Segment Start: Materials provided

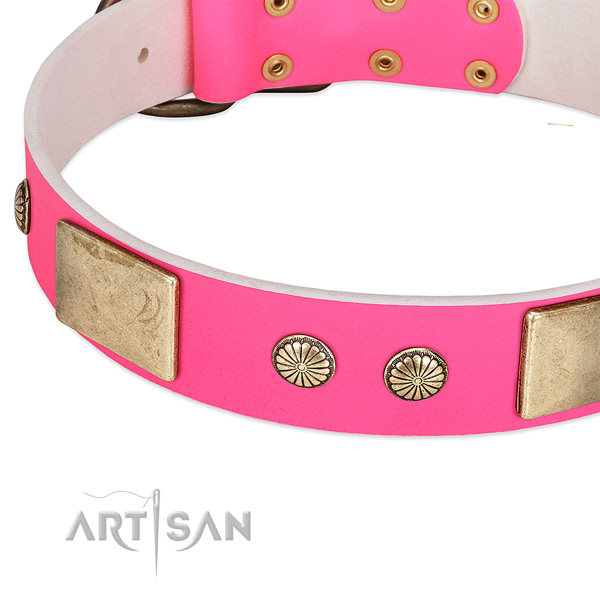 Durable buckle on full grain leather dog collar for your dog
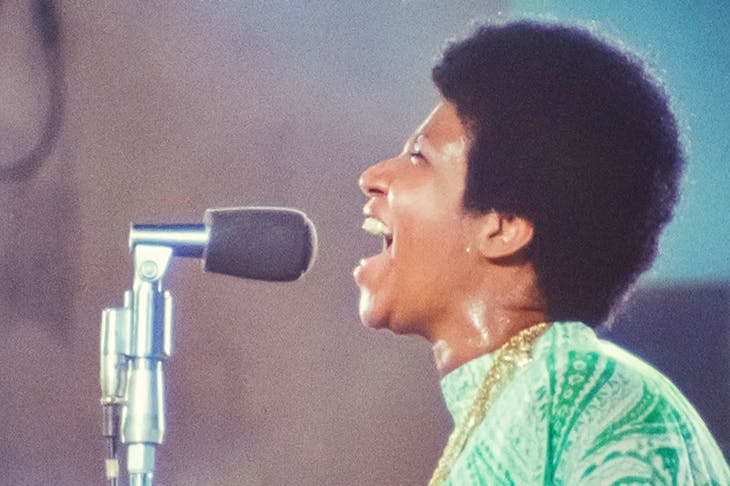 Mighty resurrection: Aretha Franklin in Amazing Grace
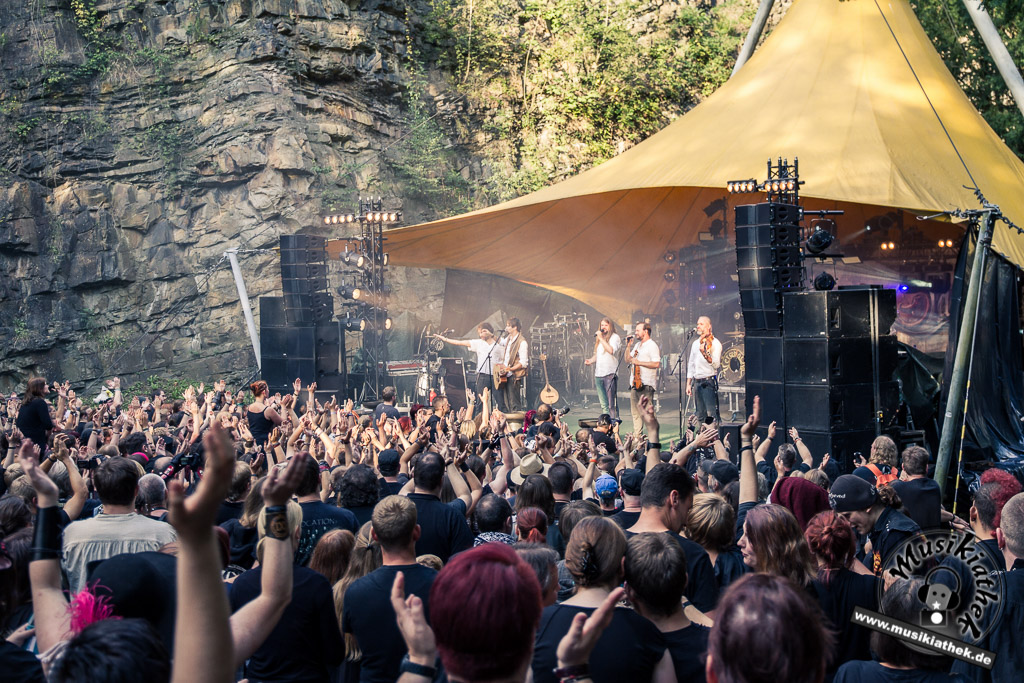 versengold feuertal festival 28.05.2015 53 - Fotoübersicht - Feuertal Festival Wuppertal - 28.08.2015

Segment End: Materials provided
Segment Start: Materials provided

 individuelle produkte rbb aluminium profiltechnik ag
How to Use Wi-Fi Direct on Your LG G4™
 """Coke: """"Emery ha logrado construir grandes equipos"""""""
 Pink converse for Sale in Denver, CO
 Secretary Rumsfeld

Segment End: Materials provided

Task objective: The lines above starting at the one that holds "Durable buckle on" and ending at the one that holds "versengold feuertal festival" are to be written out exactly, ends included, and no pictures are to be copied.

Reply:
 Durable buckle on full grain leather dog collar for your dog
 Mighty resurrection: Aretha Franklin in Amazing Grace
 versengold feuertal festival 28.05.2015 53 - Fotoübersicht - Feuertal Festival Wuppertal - 28.08.2015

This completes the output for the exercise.